Products available for commercial use. Alternate or tank-mix products from different groups that have different modes of action. Limit the use of any one group during crop production.

  • Adorn at 2 to 4 fl oz/100 gal water plus another fungicide. Daconil was found to be a good mixing partner in North Carolina. 12-hr reentry.
  • Aliette WDG at 2.5 lb/100 gal water. Do not use within 1 week of copper spray. Rated very good to excellent. Group P7 fungicide. 12-hr reentry.
  • Alude at 1 quart/100 gal water applied as a foliar spray at 14- to 21-day intervals. Group P7 fungicide. 4-hr reentry.
  • Areca at 2.5 lb/100 gal water as a foliar application. Group P7 fungicide. 12-hr reentry.
  • Compass 50 WDG at 1 to 2 oz/100 gal water. Do not use organosilicate additives. Rated from some control to excellent. Group 11 fungicide. 12-hr reentry.
  • Daconil Weather Stik at 1 pint/100 gal water. "Knock Out" and "Double Delight" roses can be sensitive resulting in damaged foliage. Rated very good. Group M5 fungicide. 12-hr reentry.
  • Disarm 480 SC at 1 to 4 fl oz/100 gal water. Group 11 fungicide. 12-hr reentry.
  • Fenstop at 14 fl oz/100 gal water. For greenhouse use only. Group 11 fungicide. 12-hr reentry.
  • Fosphite at 1 to 2 quarts/100 gal water. Do not use copper products within 20 days of treatment and do not use spray adjuvants. Group P7 fungicide. 4-hr reentry.
  • Heritage at 2 to 4 oz/100 gal water plus a non-silicone-based wetter sticker. Heritage can also be used at 1.6 to 8 oz/A for commercial rose production. Rated from none to very good. Group 11 fungicide. 4-hr reentry.
  • Insignia SC at 3 to 6 fl oz/100 gal water. Do not use with organosilicate-based adjuvants. Use preventively only. Group 11 fungicide. 12-hr reentry.
  • Mefenoxam 2 AQ at 0.49 to 0.98 fl oz/100 gal water plus another fungicide with a different mode of action. Rated very good to excellent. Group 4 fungicide. 48-hr reentry.
  • Micora at 4 to 8 fl oz/100 gal water. Rated very good. Group 40 fungicide. 4-hr reentry.
  • Mural at 7 oz/100 gal water. Rated very good. Group 7 + 11 fungicide. 12-hr reentry.
  • Nu-Cop 50 DF at 1 lb/100 gal water. Group M1 fungicide. 24-hr for greenhouse, 48-hr reentry for all other.
  • Orvego at 11 to 14 fl oz/100 gal water. Group 40 and 45 fungicide. Has variable effectiveness with rating from some to excellent. 12-hr reentry.

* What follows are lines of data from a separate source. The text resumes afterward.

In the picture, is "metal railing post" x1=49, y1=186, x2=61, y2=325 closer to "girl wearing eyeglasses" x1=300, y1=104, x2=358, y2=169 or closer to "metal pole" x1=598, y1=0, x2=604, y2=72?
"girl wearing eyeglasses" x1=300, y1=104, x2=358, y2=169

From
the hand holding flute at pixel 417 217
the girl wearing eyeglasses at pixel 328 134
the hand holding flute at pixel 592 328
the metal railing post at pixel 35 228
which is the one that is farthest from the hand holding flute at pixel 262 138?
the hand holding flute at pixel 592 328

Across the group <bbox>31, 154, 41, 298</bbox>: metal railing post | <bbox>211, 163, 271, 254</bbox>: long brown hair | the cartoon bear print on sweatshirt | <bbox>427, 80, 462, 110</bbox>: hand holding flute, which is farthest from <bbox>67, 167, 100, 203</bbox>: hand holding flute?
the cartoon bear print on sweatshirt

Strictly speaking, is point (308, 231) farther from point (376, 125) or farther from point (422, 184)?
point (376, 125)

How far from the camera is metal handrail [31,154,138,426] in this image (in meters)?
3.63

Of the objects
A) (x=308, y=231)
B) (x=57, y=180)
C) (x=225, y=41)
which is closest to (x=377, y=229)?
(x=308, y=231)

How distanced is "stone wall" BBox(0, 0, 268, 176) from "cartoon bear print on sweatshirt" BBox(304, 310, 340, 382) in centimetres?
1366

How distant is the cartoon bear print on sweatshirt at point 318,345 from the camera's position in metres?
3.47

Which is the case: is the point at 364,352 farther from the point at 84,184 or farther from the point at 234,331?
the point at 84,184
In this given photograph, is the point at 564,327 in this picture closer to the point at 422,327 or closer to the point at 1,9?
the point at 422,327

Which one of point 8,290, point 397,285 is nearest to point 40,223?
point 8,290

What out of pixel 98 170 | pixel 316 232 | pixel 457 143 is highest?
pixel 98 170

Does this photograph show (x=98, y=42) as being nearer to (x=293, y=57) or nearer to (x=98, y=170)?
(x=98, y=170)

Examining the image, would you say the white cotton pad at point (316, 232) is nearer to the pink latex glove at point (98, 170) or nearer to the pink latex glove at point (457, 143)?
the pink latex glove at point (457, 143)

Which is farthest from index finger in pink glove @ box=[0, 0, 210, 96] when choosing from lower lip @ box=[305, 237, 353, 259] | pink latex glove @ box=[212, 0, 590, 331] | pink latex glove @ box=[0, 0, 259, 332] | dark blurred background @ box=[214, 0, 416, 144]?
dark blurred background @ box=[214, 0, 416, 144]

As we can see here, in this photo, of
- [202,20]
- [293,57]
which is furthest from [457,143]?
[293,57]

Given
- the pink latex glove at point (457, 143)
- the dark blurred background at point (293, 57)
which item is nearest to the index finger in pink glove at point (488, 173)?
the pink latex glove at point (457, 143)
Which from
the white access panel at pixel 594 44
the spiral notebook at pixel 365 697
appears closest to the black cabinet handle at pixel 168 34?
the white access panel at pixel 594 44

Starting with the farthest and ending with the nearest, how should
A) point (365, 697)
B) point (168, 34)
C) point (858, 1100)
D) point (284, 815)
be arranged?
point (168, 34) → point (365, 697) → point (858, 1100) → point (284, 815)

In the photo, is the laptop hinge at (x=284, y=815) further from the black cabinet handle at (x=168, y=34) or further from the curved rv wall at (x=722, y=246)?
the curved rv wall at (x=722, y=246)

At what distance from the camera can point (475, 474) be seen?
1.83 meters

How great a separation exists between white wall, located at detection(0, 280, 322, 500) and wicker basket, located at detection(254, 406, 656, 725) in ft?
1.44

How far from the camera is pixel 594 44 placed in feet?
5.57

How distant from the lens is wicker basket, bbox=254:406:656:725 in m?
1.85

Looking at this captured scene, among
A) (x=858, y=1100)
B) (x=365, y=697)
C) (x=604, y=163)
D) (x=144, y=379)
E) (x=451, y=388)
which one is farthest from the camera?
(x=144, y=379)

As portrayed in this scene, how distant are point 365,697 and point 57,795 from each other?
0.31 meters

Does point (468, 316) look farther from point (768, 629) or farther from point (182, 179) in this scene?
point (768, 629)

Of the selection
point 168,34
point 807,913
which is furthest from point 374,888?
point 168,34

  • OxiPhos at 1.3 to 4 quarts/100 gal water as a foliar spray. Group P7 fungicide. 4-hr reentry.
  • Pageant at 6 to 12 oz/100 gal water. Rated very good. Group 7 + 11 fungicide. 12-hr reentry.
  • Segovis at 0.6 to 3.2 fl oz/100 gal water plus another fungicide. Maximum of 2.4 fl oz/A. Group 49 fungicide. 4-hr reentry.
  • Segway at 2.1 to 3.5 fl oz/100 gal water. Rated good to excellent. Group 21 fungicide. 12-hr reentry.
  • Stature SC at 6.12 to 12.25 fl oz/100 gal water. Rated very good to excellent. Group 40 fungicide. 12-hr reentry.
  • Subdue MAXX at 1 to 2 fl oz/100 gal water plus another fungicide with a different mode of action. Rated very good to excellent. Group 4 fungicide. 48-hr reentry.
  • Zonix at 45 to 76 fl oz/100 gal water. Can be sprayed on crop or injected into irrigation system. Short residual so may have to be used frequently for adequate results. 4-hr reentry.

References Salgado-Salazar, C., Shiskoff, N., Daughtrey, M., Palmer, C.L., and Crouch, J.A. 2018. Downy mildew: a serious disease threat to rose health worldwide. Plant Disease 102:1873-1882.